Riceviamo e pubblichiamo una riflessione della presidente della Camera Forense Ambientale, Cinzia Pasquale, sulla questione inquinamento in Val d’Agri.
“Gli ultimi eventi giudiziari che ipotizzano, tra gli altri, a carico di Eni spa il reato di disastro ambientale in Val d’Agri a seguito del noto sversamento di petrolio, acclarato nel febbraio 2017, offrono l’ennesima occasione alla CFA di compiere alcune riflessioni sul rapporto tra diritto ed ambiente e sulla gestione dei processi decisionali nella regione Basilicata. Le indagini condotte dalla Procura della Repubblica di Potenza sono ancora in corso e, pertanto, non è possibile affrontare sotto il profilo tecnico argomenti di merito. Pur tuttavia, il diritto costituisce uno straordinario strumento di lettura degli scenari di riferimento perché, essendo chiamato a regolare la vita, deve necessariamente conoscere ed elaborare i fatti dal cui concreto interesse è indotto, ex factum oritur ius. Un dialogo continuo ed affascinante quello tra fatto e diritto che, però, non si risolve unicamente in modelli prescrittivi e sanzionatori, applicati dal sistema giustizia, ma si muove ancor prima in uno spazio indispensabile alla costruzione della cultura civile: lo spazio dei valori. L’ambiente è innanzitutto un valore. Anzi un “valore dell’umanità”, come ben detto nel Preambolo della Costituzione Europea, la cui dimensione non può e non deve misurarsi nella comminazione della pena in caso di sua alterazione o lesione, ma attiene al più delicato ed efficace profilo della prevenzione del danno. L’attuale vicenda che riguarda il rischio ambientale in Val d’Agri, al netto delle responsabilità che si accerteranno o non si accerteranno e che qui non interessano in quanto tali, costituisce l’occasione per sottolineare che non possono più verificarsi cortocircuiti nel dialogo tra fatto e diritto, tra essere e dover essere, tra valori ed imposizioni sanzionatorie. Si tratta di dicotomie che non reggono in un sistema costituzionale liberal – democratico il quale deve essere in grado di garantire, nel contempo, benefici per le persone e per gli ecosistemi, per l’economia e per l’ambiente, in una dimensione valoriale che deve vivere nella comunità tutta: imprese, cittadini e Istituzioni.

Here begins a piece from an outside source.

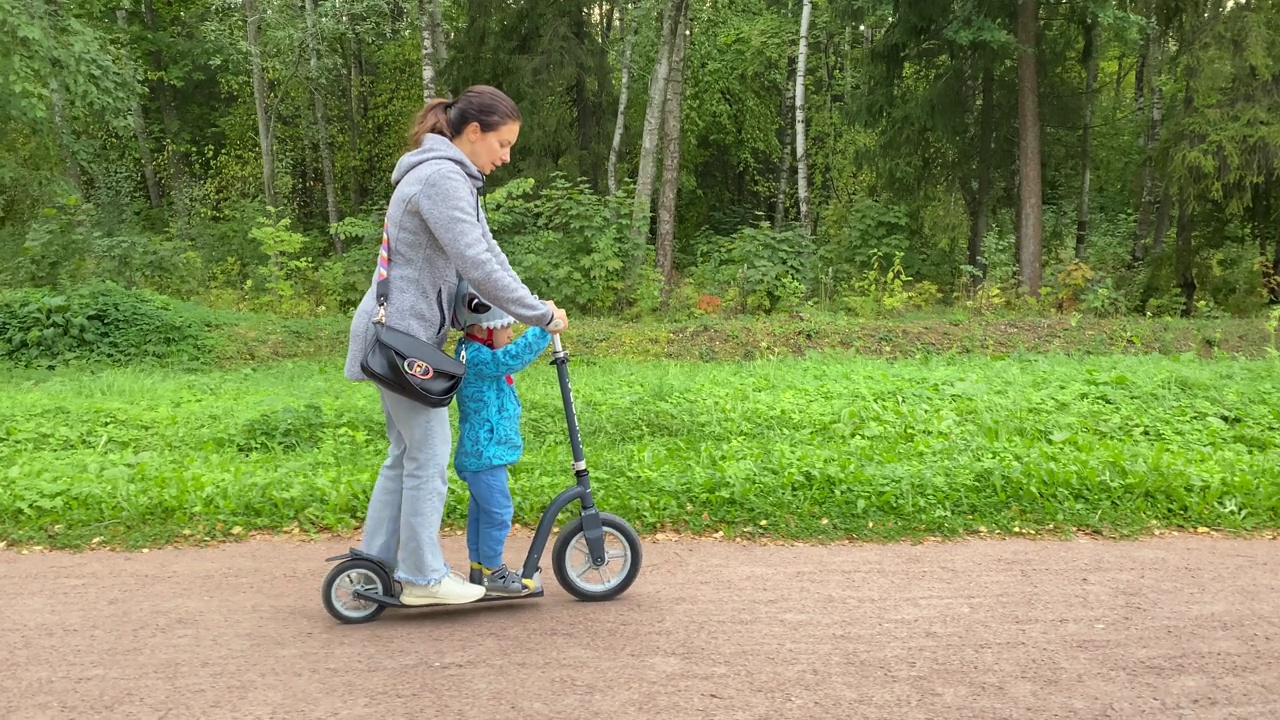 妈妈和蹒跚学步的小男孩在公园里骑摩托车视频素材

Allora, quali soluzioni adottare?
necessario, urgente e non più procrastinabile che la nostra Regione superi il metodo tradizionale di command and control fondato solo su alcune leggi e sul ruolo di controllo delle Istituzioni pubbliche – spesso rilevatosi fallace -, sulla osservanza di taluni limiti mitigatori e costruisca una virtuosa governance ambientale. Un’azione, cioè, più amplia e positiva volta a proteggere complessivamente le risorse naturali secondo un criterio di sostenibilità nell’interesse anche delle generazioni future. Governance ambientale significa progettare un intervento sul territorio, avere un’idea complessiva di sviluppo e di futuro, conoscere con certezza chi fa cosa e con quali fondi in maniera tale da avere contezza di responsabilità individuali ed impegni disattesi:
1) dare autorevolezza e legittimità al solo soggetto istituzionale locale demandato a compiere analisi e controlli (Arpab) e, per questo, dotarlo di risorse economiche consistenti e di personale altamente competente e qualificato;
2) favorire una partecipazione che non si fermi al livello dell’informazione, ma che tenda a costruire un consenso collettivo e consapevole attraverso cui tutti gli attori sociali possano dare il loro contributo nella definizione dei termini di un problema, nell’analisi di una situazione di rischio, nel disegnare la loro terra;
3) richiamare i centri scientifici di eccellenza nazionali ed ancor più internazionali affinché, in uno con la nostra Università ed il nostro CNR nonché con le importanti risorse professionali presenti sul territorio, possano far accrescere conoscenze, competenze al fine di effettuare una reale attività innovativa di ricerca ed attivare percorsi formativi altamente qualificati ed attrattivi per i giovani del mondo intero;
4) coinvolgere le aziende operanti sul nostro territorio in un serio programma di etica e responsabilità sociale di impresa affinché siano fattivi collaboratori di un progetto di sviluppo virtuoso.
Una gestione unitaria e razionale dell’ambiente così concepita potrebbe rendere davvero la Basilicata una regione sostenibile. Ci vuole competenza, coraggio ed esercizio virtuoso del Sapere che ci auguriamo, finalmente, le nuove Amministrazioni sappiano esprimere ponendo quale primo punto della propria agenda le questioni sopra illustrate”.